The Experts Spouting Gloom and Doom are Wrong

by Archie M. Richards, Jr.
August 13, 2007

Some so-called experts are spouting gloom and doom. They're dead wrong. Here are their opinions and my responses. Most of this column is based on a recent article in the Wall Street Journal by Mr. David Malpass, an economist I highly respect:

  • In 2007, adjustable-rate mortgages amounting to $500 billion are scheduled for increases in their interest rates. This could strangle the economy.

    Nonsense! A rise of 2 percentage points in the interest rates of those loans amounts to $10 billion in added payments. But during the last 12 months, the wages of nonsupervisory workers increased by $296 billion. In comparison, $10 billion is peanuts. Of course those people who obtained mortgages with no downpayments and low up-front payments may lose their houses and become renters again. But U.S. wage earners overall can handle $10 billion of added costs.

  • Mortgages surged in 2004 and 2005, and the money was spent on consumer goods. With this source of extra cash gone, consumer spending will weaken.

    Your facts are wrong. The growth of consumption remained steady. The extra mortgage money was not spent on consumer goods. Instead, it poured into stocks, bonds, and checking accounts. It also slowed the growth of automobile and credit-card debt, all of which is healthy.

  • The inventory of unsold homes is huge.

    Wrong again. The June inventory amounts to 7.4 months of average sales in 2007. This is only 10 percent higher than the average inventory from 1980 to 1995. During 1996 to 2005, the inventories of unsold homes were unnaturally low because of the super-low mortgage rates and the 1997 cut in capital gains taxes on home sales. The inventory levels of those years shouldn't be compared with those of today.

  • Job growth has depended on heavy housing construction. With this construction gone, the economy will weaken.

    Don't bet on it. During the 2nd quarter of 2007, residential construction was 4 percent of the Gross Domestic Product (GDP), the same level that prevailed in the 1990s. Residential construction boomed in 2004 and 2005 and declined sharply in 2006. But the 2006 weakness was more than offset by strength in commercial construction. Overall, construction is now adding to the economy, not detracting from it.

  • 37 percent of net new jobs have been in housing. With those jobs disappearing, the economy will suffer.

    Your 37-percent number is valid only if you count the years that included the 2001 recession. Including those years is inappropriate, because housing jobs during the recession grew while other jobs declined. After the recession, from 2003 to the present, housing jobs have totaled only 5.3 percent of net new jobs. Included in that percentage as part of the housing industry are not only the jobs in residential construction, but also those in real estate brokerage, mortgage brokerage, and mortgage banking. This low a percentage does not signal an economic downturn.
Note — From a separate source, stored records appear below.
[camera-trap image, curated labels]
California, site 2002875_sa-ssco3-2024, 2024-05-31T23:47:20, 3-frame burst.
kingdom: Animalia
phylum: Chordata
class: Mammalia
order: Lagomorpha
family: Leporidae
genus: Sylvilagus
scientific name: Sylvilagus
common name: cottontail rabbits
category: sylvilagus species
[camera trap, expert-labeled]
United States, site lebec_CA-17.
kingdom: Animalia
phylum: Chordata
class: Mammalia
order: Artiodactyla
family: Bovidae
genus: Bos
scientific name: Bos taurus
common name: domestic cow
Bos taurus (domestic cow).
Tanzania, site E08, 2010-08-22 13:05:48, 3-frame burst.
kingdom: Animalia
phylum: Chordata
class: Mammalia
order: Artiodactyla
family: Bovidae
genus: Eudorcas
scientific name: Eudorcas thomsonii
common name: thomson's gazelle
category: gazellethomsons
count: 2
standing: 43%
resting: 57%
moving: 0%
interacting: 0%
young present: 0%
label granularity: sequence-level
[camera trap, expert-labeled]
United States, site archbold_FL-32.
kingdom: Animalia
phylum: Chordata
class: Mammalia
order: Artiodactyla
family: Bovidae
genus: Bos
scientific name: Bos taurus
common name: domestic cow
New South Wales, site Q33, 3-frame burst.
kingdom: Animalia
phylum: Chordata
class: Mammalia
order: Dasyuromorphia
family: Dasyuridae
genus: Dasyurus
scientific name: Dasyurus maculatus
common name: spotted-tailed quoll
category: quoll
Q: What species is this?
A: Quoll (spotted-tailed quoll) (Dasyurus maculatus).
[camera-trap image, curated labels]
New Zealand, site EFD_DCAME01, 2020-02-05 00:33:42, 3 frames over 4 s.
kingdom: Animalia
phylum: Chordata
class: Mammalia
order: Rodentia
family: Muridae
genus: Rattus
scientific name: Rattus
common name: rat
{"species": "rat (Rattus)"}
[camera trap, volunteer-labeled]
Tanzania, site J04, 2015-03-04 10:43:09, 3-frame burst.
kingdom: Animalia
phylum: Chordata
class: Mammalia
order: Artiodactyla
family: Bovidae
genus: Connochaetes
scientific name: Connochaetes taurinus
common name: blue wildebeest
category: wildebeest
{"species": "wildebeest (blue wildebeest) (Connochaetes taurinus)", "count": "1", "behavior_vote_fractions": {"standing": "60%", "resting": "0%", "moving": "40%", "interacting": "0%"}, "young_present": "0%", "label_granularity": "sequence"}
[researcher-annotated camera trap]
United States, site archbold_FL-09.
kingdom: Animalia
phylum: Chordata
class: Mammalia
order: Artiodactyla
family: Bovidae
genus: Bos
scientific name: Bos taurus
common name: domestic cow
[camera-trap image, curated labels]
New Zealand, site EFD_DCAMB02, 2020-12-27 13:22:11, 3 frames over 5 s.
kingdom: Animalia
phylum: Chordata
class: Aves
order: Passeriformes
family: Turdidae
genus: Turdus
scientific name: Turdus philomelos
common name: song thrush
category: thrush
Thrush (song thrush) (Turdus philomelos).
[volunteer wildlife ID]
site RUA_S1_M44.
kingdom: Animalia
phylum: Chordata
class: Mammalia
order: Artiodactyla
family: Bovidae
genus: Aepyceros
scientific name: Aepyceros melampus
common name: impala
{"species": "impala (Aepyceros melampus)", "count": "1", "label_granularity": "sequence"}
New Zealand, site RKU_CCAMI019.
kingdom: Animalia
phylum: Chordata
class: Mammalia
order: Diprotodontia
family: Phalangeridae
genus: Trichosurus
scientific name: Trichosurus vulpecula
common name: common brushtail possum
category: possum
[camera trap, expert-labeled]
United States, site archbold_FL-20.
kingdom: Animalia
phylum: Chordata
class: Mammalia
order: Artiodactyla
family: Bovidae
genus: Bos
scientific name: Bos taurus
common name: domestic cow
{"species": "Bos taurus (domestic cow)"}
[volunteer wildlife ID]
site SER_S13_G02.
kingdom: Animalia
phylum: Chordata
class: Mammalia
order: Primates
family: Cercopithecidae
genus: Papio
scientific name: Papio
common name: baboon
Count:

  • The current housing bust is similar to the credit slowdown that occurred after the severe Asian crisis of 1997-1998 and will have the same effect now.

    Baloney! The prior period was truly a crisis for emerging markets. But most of those nations are now booming, and all around the world unemployment rates falling. The reasons? The end of the cold war led to an enormous increase in world trade, globalization has brought big increases in corporate profits, governments have responded to the competitive pressures by cutting tax rates, and technology has increased the mobility of capital, enabling it to flow where the profit potential is greatest. Overall, the prospects for economic growth overseas are terrific.

There's more good news, as follows:

  • Most U.S. companies have unusually clean balance sheets.

  • With profitability high and interest rates low, companies are well positioned to borrow to build productive resources.

  • Mergers, acquisitions, and buy-backs are reducing the supply of common stocks.

  • A gridlocked Congress is unlikely to do much damage.

America's current housing and mortgage problems are anything but a crisis. Instead, the boom will continue, probably for years.